Integrated Knowledge Solutions: Entropy

You and your friend are training a neural network for classification. Both of you are using identical training data. The data has four classes with 40% examples of cat images, 10% images of dogs, and 25% each of horse and sheep images. Since the deadline for the project is nearing, both of you decide to run only a few epochs and get to report writing. At the same time, the two of you have a friendly wager of $10 going to the winner of the better model.

At the end of training, you find out that your model, Net1, is making 30% recognition errors and the resulting distribution of assigned labels to the training data is 25% each for four classes. As luck would have it, your friend's model, Net2, is also yielding 30% error rate but the assigned labels in the training set are different with 40% cats, 10% dogs, 10% horse, and 40% sheep.

Since the error rate by both models is identical, your friend declares a tie. You on the other hand are insisting that your model Net1 is slightly better and want the friend to pay.

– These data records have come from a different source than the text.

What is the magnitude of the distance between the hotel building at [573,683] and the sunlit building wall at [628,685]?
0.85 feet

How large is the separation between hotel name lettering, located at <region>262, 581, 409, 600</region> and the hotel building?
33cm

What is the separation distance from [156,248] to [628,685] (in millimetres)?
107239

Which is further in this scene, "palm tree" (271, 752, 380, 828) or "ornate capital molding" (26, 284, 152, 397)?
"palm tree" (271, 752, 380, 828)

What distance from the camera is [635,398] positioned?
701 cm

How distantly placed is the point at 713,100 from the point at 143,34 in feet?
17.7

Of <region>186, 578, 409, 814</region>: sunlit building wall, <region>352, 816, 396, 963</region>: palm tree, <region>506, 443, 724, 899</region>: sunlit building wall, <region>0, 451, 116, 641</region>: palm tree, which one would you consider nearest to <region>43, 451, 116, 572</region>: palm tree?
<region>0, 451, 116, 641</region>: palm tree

Who is right? Let's figure it out using the concept of cross entropy.

Cross Entropy

Before defining cross entropy, let's first look at entropy. Entropy is a measure of uncertainty. Think of a training set of images of cats and dogs for an image recognition problem. Assume the training set is having equal number of cat and dog images. If you are asked to blindly pull an image of a cat from the training set, you know that you have a 50% chance of success. Let's change the mix of cat and dog images to increase the percentage of cat images to 70%. Now if you are asked to blindly pull an image of a cat, you know your chances of success are much better this time. You are more certain of success compared to previous mix. Entropy captures this notion of uncertainty and is defined through the following formula:

$E(C) = -\sum_i p(c_i )\log p(c_i)$,

where C stand for a random variable representing class label of a training example. Let $p(c_i)$ stand for the probability of label being $c_i$.

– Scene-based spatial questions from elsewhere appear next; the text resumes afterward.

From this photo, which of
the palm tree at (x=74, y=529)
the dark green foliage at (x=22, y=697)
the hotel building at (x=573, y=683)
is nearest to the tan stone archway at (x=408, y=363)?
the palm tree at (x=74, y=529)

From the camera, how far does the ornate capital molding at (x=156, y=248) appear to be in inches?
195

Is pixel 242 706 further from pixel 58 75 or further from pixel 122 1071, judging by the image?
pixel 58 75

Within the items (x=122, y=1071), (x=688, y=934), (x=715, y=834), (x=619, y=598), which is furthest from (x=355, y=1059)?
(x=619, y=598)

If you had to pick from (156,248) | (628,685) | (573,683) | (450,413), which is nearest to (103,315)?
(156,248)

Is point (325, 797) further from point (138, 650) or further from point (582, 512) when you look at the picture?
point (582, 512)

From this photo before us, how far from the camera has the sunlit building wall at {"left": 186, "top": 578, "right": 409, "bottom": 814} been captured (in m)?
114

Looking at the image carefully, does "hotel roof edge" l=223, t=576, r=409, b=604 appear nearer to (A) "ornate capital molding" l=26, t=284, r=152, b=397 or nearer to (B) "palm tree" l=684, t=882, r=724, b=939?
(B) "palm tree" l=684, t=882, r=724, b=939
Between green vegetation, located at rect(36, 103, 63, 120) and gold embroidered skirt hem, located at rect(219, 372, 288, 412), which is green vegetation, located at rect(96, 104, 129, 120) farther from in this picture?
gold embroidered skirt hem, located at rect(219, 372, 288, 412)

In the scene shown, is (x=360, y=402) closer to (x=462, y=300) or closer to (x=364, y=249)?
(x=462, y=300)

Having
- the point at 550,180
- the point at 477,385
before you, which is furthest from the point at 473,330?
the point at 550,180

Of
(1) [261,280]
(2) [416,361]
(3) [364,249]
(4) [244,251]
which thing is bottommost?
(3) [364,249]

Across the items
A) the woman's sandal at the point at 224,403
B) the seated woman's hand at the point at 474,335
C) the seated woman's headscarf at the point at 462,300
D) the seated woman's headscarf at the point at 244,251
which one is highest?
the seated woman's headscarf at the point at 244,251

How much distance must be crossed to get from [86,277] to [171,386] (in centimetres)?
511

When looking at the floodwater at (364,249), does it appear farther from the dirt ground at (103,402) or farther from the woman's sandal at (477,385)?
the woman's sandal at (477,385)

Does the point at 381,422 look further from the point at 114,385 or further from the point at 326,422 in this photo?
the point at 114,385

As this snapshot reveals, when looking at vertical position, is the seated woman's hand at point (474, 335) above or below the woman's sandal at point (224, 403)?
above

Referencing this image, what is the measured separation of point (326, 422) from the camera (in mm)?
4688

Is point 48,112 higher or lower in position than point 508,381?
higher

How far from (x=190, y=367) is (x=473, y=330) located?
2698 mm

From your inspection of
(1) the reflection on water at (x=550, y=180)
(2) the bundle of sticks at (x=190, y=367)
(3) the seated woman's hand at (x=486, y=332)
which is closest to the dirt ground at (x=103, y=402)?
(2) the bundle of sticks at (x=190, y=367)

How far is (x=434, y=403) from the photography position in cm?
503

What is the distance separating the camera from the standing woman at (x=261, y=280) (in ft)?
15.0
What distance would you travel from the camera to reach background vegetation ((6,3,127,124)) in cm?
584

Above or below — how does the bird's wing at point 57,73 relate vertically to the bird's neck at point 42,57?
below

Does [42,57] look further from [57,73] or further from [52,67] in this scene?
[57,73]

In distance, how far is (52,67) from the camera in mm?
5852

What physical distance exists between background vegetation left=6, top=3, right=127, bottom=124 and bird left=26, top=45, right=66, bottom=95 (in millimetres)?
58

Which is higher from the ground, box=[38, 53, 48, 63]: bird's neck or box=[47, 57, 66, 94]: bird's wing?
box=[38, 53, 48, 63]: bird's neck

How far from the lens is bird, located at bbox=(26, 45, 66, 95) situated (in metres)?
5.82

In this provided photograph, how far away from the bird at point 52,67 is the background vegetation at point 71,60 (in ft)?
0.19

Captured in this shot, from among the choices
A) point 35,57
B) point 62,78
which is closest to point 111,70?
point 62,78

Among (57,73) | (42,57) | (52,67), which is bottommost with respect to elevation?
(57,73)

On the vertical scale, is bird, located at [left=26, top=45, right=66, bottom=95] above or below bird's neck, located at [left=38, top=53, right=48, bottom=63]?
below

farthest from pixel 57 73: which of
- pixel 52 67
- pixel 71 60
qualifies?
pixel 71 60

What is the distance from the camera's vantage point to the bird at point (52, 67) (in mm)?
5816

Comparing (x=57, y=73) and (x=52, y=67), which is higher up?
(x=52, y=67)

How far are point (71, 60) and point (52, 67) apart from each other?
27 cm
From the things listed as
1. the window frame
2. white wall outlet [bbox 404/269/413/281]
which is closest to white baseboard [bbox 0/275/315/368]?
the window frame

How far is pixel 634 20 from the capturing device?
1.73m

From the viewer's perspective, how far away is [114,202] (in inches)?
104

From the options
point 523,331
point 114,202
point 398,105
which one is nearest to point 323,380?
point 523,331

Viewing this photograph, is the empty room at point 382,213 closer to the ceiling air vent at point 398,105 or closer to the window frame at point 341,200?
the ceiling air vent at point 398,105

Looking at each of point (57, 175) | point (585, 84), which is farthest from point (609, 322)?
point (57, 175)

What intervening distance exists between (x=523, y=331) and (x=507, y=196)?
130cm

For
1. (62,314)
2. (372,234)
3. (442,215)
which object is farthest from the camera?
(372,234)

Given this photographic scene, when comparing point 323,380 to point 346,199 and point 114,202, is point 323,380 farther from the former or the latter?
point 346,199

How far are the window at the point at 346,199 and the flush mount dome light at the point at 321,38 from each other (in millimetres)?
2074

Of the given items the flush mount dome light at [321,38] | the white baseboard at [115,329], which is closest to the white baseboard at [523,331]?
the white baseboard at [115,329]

While entropy captures the uncertainty of a single event (a training set in our case), we are often interested in comparing a pair of events (a pair of training sets for example). Letting $C$ and $\hat{C}$ denote the respective random variables representing class labels, the cross entropy is measured by the following formula:

$H(C,\hat{C}) = -\sum_i p(c_i)\log p(\hat{c}_i)$

It can be seen that it is not a symmetric function. Cross entropy measure is popular for training multi-class classification problems because the loss function surface with this criterion is considered better for gradient search.

Now back to the wager. We are going to compute the cross entropy of the class label's distributions produced by Net1 and Net2 with respect the distribution in the training set and see how close models Net1 and Net2 are to the label distribution in the training set. Plugging in the Percentages of the labels produced by Net1 and Net2, we get

$H(C, Net1) = -(0.4*log(0.25) + 0.1*log(0.25)$

+ 0.25*log(0.25) + 0.25*log(0.25) => 2.0

With Net2, the cross entropy is

$H(C, Net1) = -(0.4*log(0.4) + 0.1*log(0.1)$

+ 0.25*log(0.25) + 0.25*log(0.25) => 2.02

To see whether Net1 or Net2 produced labels distribution more closer to the original distribution, let's look at the entropy of the training set. It is

$ E(C) = -(0.4*log(0.4) + 0.1*log(0.1)$

+ 0.25*log(0.25) + 0.25*log(0.25) => 1.86

All above calculations are done using base2. We see that Net1 cross entropy value is slightly closer to the entropy of the training set. This means the result given by Net1 is comparatively more similar to the distribution of labels in the training set. Thus, your friend must pay you $10.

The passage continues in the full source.